Gold, and especially silver (since the silver market is much smaller, and therefore more easily manipulated surreptitiously by the miscreant bullion banks) have been hammered for the last 3 weeks. This has been obviously explained with the record number of (synthetic) short positions by the "commercials" created out of thin air (see fractional reserve banking, and paper vs. physical leverage or rehypothecation), thereby spooking the speculative longs (hedge funds) out of their money-losing positions. The so-called "smart money" ("hedgies") are being consistently stopped out of their trades, and certainly aren't living up to their namesake.
In any case, those massive short positions have now been covered by the commercials in another episode of a "wash and rinse" cycle. This bodes well for a recovery in silver (and gold) prices, even if the speculative longs are being carried out in a body bag. I apologize for the many parenthetical sentences, but I put the burden on the readers to perform their own due diligence. If you don't understand something which may be important, take ownership and research it.

--------------------------------------------------

DIRECTIVE 1:
Pick out every line in the rows below that contains the word "from", matching case exactly.

--------------------------------------------------

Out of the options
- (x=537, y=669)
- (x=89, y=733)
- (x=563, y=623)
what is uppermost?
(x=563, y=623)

--------------------------------------------------

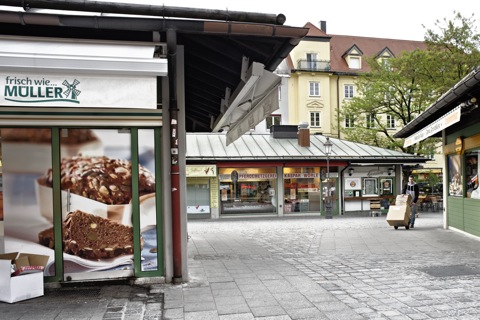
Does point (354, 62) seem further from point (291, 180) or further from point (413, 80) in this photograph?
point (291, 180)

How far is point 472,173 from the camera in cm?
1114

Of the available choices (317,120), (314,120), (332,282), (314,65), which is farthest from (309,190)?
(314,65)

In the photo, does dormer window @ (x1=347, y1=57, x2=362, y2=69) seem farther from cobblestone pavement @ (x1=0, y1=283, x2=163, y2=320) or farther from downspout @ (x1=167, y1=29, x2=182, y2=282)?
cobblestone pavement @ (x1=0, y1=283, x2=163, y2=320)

--------------------------------------------------

DIRECTIVE 2:
Quote the commentary on gold and silver prices above, starting with "In any case, those" and going on through "and research it.".

PROBLEM SOLUTION 1:
Does point (354, 62) seem further from point (291, 180) or further from point (413, 80) in this photograph?
How far is point 472,173 from the camera in cm?
Of the available choices (317,120), (314,120), (332,282), (314,65), which is farthest from (309,190)?
In the photo, does dormer window @ (x1=347, y1=57, x2=362, y2=69) seem farther from cobblestone pavement @ (x1=0, y1=283, x2=163, y2=320) or farther from downspout @ (x1=167, y1=29, x2=182, y2=282)?

PROBLEM SOLUTION 2:
In any case, those massive short positions have now been covered by the commercials in another episode of a "wash and rinse" cycle. This bodes well for a recovery in silver (and gold) prices, even if the speculative longs are being carried out in a body bag. I apologize for the many parenthetical sentences, but I put the burden on the readers to perform their own due diligence. If you don't understand something which may be important, take ownership and research it.